Showing results for 
Search instead for 
Did you mean: 

Archives Discussions

Journeyman III

What are different optimization techniques I can use for optimisation on AMD machine.

I am writing code in C compiling with gcc 4.4.0. Also, is there any way I can put my specifc code in L1 cache? Like in TI DSP we do .constant  section (for specific frequently used tables) to be placed in cache.

2 Replies

Yes, here's how:

- You have to write SSE asm. L1 cache is designed for the speed of those instructions.

- The memory footprint of your algorithm locally must fit into the L1 cache.

- You have to do 16byte aligned reads/writes (movaps, movdqa)

- If you're not accessing memory in a linear fashion, use prefetchnta to tell hints the cpu about what memory you're going to use soon.

- Also there are a write instruction that skips the caches if you're not going to use that value soon.

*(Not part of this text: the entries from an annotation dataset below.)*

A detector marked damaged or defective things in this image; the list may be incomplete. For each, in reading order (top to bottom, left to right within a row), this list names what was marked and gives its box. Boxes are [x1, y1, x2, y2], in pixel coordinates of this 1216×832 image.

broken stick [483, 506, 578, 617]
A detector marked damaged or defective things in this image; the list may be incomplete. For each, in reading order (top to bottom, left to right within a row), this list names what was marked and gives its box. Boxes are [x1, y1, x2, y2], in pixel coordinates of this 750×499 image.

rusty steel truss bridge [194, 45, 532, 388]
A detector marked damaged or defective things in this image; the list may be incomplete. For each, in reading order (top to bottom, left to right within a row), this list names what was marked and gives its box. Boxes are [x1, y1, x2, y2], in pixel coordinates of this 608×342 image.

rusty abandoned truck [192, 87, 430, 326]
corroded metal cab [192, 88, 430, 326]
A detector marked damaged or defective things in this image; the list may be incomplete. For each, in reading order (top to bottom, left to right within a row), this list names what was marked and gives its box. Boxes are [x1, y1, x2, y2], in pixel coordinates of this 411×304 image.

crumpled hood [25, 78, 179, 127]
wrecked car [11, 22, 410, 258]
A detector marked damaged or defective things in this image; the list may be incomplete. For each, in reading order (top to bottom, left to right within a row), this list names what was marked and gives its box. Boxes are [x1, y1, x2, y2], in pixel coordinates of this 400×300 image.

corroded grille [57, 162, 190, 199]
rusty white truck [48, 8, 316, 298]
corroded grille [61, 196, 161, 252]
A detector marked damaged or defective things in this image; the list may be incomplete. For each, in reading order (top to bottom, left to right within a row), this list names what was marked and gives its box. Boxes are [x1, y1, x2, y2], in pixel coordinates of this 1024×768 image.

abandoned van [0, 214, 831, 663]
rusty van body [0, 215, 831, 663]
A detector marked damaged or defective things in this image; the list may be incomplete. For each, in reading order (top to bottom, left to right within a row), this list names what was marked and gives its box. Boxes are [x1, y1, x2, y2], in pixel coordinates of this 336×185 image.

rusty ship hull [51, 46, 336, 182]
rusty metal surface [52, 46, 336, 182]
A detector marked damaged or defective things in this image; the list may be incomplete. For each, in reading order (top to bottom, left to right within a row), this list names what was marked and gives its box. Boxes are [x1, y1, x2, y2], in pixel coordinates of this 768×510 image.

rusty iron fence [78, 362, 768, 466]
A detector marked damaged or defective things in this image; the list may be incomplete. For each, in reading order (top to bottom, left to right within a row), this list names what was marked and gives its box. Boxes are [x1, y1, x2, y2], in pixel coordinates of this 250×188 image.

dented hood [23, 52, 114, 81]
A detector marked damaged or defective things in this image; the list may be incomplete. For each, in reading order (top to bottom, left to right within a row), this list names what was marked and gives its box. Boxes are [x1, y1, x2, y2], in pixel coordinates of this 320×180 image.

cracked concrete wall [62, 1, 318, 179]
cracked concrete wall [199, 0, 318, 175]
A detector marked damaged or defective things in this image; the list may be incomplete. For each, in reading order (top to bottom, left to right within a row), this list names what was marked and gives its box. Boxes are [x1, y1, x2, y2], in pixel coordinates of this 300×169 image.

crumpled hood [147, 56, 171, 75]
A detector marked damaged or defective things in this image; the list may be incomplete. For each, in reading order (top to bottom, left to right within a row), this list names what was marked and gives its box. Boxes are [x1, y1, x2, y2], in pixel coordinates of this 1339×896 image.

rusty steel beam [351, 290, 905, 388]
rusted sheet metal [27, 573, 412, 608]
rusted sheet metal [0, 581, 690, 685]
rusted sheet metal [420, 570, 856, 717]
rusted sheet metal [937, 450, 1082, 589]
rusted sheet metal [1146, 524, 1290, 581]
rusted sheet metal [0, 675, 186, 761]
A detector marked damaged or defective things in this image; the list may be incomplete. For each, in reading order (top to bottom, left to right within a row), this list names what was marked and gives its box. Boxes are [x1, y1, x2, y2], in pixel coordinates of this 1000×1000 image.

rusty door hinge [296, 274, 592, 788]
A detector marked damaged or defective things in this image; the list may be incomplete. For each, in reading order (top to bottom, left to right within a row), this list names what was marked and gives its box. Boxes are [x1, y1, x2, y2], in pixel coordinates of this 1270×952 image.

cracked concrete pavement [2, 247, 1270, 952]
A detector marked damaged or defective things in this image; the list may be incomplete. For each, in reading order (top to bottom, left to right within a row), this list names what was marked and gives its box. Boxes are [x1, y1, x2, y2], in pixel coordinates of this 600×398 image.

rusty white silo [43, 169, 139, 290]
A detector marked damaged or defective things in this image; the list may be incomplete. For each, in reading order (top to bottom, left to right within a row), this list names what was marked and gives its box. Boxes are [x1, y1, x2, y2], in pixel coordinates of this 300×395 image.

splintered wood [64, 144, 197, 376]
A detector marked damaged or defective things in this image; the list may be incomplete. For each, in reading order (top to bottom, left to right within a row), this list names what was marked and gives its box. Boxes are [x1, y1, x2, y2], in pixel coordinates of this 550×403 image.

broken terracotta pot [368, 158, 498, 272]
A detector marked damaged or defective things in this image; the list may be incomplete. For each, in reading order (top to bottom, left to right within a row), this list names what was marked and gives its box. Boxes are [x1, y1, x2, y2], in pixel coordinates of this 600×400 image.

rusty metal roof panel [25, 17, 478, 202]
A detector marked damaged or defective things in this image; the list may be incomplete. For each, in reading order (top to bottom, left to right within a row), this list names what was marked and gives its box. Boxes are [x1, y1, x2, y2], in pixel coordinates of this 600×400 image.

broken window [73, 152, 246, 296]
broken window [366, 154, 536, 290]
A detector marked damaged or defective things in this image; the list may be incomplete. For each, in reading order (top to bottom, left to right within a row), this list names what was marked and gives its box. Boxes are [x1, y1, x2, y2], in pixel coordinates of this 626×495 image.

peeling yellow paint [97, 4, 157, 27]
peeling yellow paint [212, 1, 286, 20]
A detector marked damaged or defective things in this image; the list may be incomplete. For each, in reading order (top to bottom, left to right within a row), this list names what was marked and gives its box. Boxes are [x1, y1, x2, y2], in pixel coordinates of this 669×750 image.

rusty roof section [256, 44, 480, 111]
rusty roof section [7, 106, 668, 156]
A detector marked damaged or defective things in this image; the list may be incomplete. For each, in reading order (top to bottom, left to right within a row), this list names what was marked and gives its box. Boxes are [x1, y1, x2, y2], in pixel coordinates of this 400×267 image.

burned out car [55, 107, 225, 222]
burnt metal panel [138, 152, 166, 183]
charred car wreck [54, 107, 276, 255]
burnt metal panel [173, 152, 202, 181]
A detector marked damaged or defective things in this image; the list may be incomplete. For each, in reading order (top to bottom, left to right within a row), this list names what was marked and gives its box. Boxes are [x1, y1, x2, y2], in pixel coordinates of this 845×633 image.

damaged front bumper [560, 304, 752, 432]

It's not easy, but this is the only way to write for example a memcopy for small amount of data that can work on the speed of the L1.

Also you can use OpenCL on cpu too but you have a bit less control over the code with that.


Any data you read -- automatically goes into L1 cache.

After all, caches are built on principles of locality....

Apart from that x86 CPU offers "data cache" handling instructions.. like flushing them, invalidating them etc..

you need to reach out to assembly to use them..

SSE instructions (as pointed out well by realhet) too have cache related intrinsics..

If you are too worried about cache -- You first need to look at your memory access pattern.

If you are having a linear for(int i=0; i<BIG_N; i++) { ARRAY += ARRAY[i+1] }

Then you are already cache-friendly...You probably need to look at vectorization to improve your code (which again is SSE route)

However, if you are having strided access, you are in for trouble.

Classic case is matrix multiplication.. While A's row access is Linear, B's column access is completely strided... i.e successive fetches are many bytes away....It is possible that such fetches may map to the same cache-line - in which case associativity of your cache matters.

In such cases, Tiling helps. C matrix is computed in blocks of smalelr chunks which have better cache usage...

Hope this helped...